**TASK TO COMPLETE:**
Set out every line of the records below as a numbered list, skipping any blank lines.

**ROWS:**
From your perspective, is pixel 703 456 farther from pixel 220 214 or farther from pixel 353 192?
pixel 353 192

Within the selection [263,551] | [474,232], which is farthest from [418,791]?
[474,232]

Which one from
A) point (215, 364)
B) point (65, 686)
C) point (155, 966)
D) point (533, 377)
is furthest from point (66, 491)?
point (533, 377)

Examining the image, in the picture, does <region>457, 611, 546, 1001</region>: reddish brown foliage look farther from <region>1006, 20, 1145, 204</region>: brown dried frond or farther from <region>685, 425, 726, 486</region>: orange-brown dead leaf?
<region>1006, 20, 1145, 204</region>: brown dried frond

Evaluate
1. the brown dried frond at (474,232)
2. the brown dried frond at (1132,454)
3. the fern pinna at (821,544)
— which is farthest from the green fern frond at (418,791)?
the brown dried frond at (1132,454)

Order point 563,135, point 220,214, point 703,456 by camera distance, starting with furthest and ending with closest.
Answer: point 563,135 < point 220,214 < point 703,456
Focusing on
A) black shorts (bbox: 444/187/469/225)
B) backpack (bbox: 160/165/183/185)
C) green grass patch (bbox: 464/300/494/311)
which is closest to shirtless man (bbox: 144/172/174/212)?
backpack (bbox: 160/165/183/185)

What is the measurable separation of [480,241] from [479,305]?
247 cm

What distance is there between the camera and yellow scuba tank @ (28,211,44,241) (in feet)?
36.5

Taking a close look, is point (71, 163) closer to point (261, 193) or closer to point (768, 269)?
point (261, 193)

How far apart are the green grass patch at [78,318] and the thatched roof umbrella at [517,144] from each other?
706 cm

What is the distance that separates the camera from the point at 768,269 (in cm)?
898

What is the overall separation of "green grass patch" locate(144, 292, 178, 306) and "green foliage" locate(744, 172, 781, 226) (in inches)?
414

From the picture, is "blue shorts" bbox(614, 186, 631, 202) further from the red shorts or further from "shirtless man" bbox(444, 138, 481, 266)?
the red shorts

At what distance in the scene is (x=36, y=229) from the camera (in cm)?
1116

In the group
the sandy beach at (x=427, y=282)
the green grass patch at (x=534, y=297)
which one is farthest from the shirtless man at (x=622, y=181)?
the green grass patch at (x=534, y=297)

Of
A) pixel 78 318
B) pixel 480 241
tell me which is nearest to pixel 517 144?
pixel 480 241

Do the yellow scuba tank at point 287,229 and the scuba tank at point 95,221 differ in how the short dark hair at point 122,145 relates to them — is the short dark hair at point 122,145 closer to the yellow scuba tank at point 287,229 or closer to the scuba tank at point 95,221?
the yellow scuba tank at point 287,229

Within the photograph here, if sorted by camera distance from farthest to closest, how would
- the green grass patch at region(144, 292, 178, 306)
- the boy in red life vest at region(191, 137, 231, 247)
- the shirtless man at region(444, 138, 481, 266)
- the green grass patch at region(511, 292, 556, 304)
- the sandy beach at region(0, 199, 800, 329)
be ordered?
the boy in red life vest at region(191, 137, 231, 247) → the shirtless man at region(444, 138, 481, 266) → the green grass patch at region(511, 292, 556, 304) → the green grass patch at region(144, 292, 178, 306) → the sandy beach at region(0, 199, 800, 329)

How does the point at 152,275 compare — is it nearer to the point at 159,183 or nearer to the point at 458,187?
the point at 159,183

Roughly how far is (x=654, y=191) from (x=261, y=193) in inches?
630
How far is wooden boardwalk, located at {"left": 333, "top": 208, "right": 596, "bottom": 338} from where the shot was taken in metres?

**PROBLEM SOLUTION:**
1. From your perspective, is pixel 703 456 farther from pixel 220 214 or farther from pixel 353 192?
2. pixel 353 192
3. Within the selection [263,551] | [474,232], which is farthest from [418,791]?
4. [474,232]
5. Which one from
6. A) point (215, 364)
7. B) point (65, 686)
8. C) point (155, 966)
9. D) point (533, 377)
10. is furthest from point (66, 491)?
11. point (533, 377)
12. Examining the image, in the picture, does <region>457, 611, 546, 1001</region>: reddish brown foliage look farther from <region>1006, 20, 1145, 204</region>: brown dried frond or farther from <region>685, 425, 726, 486</region>: orange-brown dead leaf?
13. <region>1006, 20, 1145, 204</region>: brown dried frond
14. Evaluate
15. 1. the brown dried frond at (474,232)
16. 2. the brown dried frond at (1132,454)
17. 3. the fern pinna at (821,544)
18. — which is farthest from the green fern frond at (418,791)?
19. the brown dried frond at (1132,454)
20. Order point 563,135, point 220,214, point 703,456 by camera distance, starting with furthest and ending with closest.
21. Answer: point 563,135 < point 220,214 < point 703,456
22. Focusing on
23. A) black shorts (bbox: 444/187/469/225)
24. B) backpack (bbox: 160/165/183/185)
25. C) green grass patch (bbox: 464/300/494/311)
26. which is closest to shirtless man (bbox: 144/172/174/212)?
27. backpack (bbox: 160/165/183/185)
28. What is the measurable separation of [480,241] from [479,305]?
29. 247 cm
30. What distance is there between the camera and yellow scuba tank @ (28,211,44,241) (in feet)?
31. 36.5
32. Taking a close look, is point (71, 163) closer to point (261, 193) or closer to point (768, 269)?
33. point (261, 193)
34. How far apart are the green grass patch at [78,318] and the thatched roof umbrella at [517,144] from each other?
35. 706 cm
36. What is the distance that separates the camera from the point at 768,269 (in cm)?
37. 898
38. What is the overall separation of "green grass patch" locate(144, 292, 178, 306) and "green foliage" locate(744, 172, 781, 226) (in inches)?
39. 414
40. From the picture, is "blue shorts" bbox(614, 186, 631, 202) further from the red shorts or further from "shirtless man" bbox(444, 138, 481, 266)?
41. the red shorts
42. At what distance in the scene is (x=36, y=229) from the camera (in cm)?
43. 1116
44. In the group
45. the sandy beach at (x=427, y=282)
46. the green grass patch at (x=534, y=297)
47. which one is farthest from the shirtless man at (x=622, y=181)?
48. the green grass patch at (x=534, y=297)
49. Of
50. A) pixel 78 318
51. B) pixel 480 241
52. tell me which is nearest to pixel 517 144?
53. pixel 480 241
54. Do the yellow scuba tank at point 287,229 and the scuba tank at point 95,221 differ in how the short dark hair at point 122,145 relates to them — is the short dark hair at point 122,145 closer to the yellow scuba tank at point 287,229 or closer to the scuba tank at point 95,221?
55. the yellow scuba tank at point 287,229
56. Within the photograph here, if sorted by camera distance from farthest to closest, how would
57. - the green grass patch at region(144, 292, 178, 306)
58. - the boy in red life vest at region(191, 137, 231, 247)
59. - the shirtless man at region(444, 138, 481, 266)
60. - the green grass patch at region(511, 292, 556, 304)
61. - the sandy beach at region(0, 199, 800, 329)
62. be ordered?
63. the boy in red life vest at region(191, 137, 231, 247) → the shirtless man at region(444, 138, 481, 266) → the green grass patch at region(511, 292, 556, 304) → the green grass patch at region(144, 292, 178, 306) → the sandy beach at region(0, 199, 800, 329)
64. How does the point at 152,275 compare — is it nearer to the point at 159,183 or nearer to the point at 458,187?
65. the point at 159,183
66. Roughly how far is (x=654, y=191) from (x=261, y=193) in inches?
67. 630
68. How far is wooden boardwalk, located at {"left": 333, "top": 208, "right": 596, "bottom": 338} from where the shot was taken in metres?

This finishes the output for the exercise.